MMAE: A Massive Multitask Audio Editing Benchmark
作者: Ziyang Ma, Ruiqi Yan, Ruiyang Xu, Jie Fang, Zhikang Niu, Yi-Wen Chao, Wenming Tu, Tianrui Wang, Auden, Qi Chen, Wenxi Chen, Jiaying Chi, Yanru Huo, Zixuan Jiang, Xiquan Li, Yalin Li, Junxi Liu, Minghao Liu, Binghao Qiang, Yijia Shan, Zheshu Song, Tian Tan, Zixiang Wang, Zeyu Xie, Zhifei Xie, Xiaoyu Xing, Qixiang Xu, Chen Yang, Guanrou Yang, Shan Yang, Yifan Yang, Steve Yves, Haotian Zhang, Haina Zhu, Kai Yu, Liefeng Bo, Eng-Siong Chng, Xie Chen
分类: cs.SD, cs.CL, cs.MM
发布日期: 2026-06-05
备注: Open-Source at https://github.com/ddlBoJack/MMAE
💡 一句话要点
提出MMAE基准以解决音频编辑评估不足问题
🎯 匹配领域: 支柱九:具身大模型 (Embodied Foundation Models)
关键词: 音频编辑 多任务学习 评估基准 智能创作 音频处理 复杂性分类 人机协作
📋 核心要点
- 现有音频编辑评估方法高度碎片化,缺乏全面的测试基准,无法有效支持多任务音频编辑的评估。
- MMAE基准通过涵盖七种音频模态和六个复杂性层次,提供了一个全面的评估框架,支持多种音频编辑任务。

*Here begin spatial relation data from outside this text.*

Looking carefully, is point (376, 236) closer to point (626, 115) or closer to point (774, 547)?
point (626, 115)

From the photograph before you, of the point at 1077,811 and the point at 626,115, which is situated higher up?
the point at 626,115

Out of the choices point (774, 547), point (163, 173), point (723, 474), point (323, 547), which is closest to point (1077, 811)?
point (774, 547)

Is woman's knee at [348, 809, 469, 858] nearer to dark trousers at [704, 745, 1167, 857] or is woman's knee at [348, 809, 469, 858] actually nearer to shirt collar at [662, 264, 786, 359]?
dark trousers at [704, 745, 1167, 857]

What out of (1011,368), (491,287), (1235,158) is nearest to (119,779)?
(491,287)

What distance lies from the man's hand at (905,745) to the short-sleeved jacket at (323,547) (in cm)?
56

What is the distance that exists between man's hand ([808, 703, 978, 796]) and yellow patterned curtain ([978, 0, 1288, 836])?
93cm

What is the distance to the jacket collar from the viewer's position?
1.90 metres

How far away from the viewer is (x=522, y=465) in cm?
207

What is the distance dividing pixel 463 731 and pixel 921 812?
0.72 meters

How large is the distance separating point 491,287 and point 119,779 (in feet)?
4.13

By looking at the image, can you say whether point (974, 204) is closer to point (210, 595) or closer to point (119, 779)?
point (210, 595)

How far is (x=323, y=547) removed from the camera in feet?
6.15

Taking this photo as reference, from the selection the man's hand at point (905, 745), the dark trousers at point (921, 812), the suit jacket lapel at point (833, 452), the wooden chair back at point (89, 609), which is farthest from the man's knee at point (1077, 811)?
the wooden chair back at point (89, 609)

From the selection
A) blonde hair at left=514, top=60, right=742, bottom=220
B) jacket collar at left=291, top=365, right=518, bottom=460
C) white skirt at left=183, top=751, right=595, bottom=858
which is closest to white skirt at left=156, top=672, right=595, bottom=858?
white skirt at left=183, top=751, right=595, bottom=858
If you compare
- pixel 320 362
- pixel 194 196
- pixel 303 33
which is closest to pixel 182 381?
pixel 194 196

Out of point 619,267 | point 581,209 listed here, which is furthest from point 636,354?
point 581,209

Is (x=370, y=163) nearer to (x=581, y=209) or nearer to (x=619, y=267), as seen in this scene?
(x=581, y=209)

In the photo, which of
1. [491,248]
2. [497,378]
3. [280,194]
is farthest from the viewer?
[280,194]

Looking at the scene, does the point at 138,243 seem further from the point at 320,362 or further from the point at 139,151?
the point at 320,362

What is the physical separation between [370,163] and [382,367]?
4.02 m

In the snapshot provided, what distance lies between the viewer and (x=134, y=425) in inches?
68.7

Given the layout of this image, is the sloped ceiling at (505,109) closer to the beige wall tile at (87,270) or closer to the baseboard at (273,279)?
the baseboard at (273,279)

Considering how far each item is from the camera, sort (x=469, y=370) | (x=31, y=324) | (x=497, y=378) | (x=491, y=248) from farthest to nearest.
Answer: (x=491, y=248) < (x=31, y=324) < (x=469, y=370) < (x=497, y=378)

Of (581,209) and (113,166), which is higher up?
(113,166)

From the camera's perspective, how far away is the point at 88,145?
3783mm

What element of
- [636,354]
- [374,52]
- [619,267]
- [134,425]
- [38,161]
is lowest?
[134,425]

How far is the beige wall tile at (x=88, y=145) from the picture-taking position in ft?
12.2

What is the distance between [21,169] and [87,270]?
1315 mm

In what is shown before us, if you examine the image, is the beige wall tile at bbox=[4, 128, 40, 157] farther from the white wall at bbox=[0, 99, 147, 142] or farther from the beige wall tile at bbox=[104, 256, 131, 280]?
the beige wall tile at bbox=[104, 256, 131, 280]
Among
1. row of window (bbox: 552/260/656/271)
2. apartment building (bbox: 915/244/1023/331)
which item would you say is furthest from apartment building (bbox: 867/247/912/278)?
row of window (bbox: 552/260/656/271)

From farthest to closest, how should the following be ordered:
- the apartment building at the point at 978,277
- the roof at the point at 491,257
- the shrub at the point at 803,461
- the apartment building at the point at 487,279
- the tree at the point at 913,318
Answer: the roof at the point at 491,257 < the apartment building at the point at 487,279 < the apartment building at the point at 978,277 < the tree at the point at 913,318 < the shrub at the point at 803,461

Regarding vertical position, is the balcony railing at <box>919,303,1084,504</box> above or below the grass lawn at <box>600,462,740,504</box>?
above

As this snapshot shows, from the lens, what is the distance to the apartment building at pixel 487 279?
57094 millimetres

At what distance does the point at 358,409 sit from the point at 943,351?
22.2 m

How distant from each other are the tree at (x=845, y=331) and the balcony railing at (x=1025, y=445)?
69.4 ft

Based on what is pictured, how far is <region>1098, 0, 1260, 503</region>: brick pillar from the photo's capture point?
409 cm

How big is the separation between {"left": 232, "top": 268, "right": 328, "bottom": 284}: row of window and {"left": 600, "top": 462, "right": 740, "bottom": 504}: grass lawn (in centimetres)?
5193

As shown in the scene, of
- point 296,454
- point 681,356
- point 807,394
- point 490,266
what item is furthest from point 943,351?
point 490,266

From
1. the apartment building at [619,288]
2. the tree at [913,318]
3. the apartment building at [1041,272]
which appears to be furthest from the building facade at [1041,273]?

- 实验结果显示,当前音频编辑系统在复杂任务中的表现不佳,准确匹配率低于5%,揭示了系统的关键瓶颈。
📝 摘要(中文)
我们介绍了MMAE,一个大规模多任务音频编辑基准,作为首个针对通用指令音频编辑的综合评估测试平台。随着智能创作的兴起,交互式编辑迅速从视觉领域扩展到音频。然而,现有评估基础设施严重滞后,且高度碎片化,局限于特定子领域或基本操作。MMAE涵盖七种不同的音频模态,建立了六个层次的任务复杂性分类,并通过人机协作精心策划了2000个高保真样本,配合创新的基于评分标准的评估框架。我们的评估显示,当前系统在执行精确编辑方面仍存在重大瓶颈,尤其在复杂的混合模态任务中,准确匹配率(EMR)低于5%。我们希望MMAE能为智能创作社区的未来进展提供清晰的诊断路线图。
🔬 方法详解
问题定义:论文旨在解决现有音频编辑评估方法的不足,特别是缺乏全面、系统的评估基准,导致无法有效评估多任务音频编辑的性能。
核心思路:MMAE基准通过建立一个涵盖多种音频模态和复杂性层次的评估框架,提供了一个系统化的评估方法,旨在提升音频编辑系统的评估标准。
技术框架:MMAE的整体架构包括七种音频模态、六个任务复杂性层次和八种操作类型,结合2000个高保真样本和17,741个可验证标准,形成一个多维度的评估体系。
关键创新:MMAE的主要创新在于其基于评分标准的评估框架,能够对指令遵循和上下文一致性进行精确评估,这在现有方法中是前所未有的。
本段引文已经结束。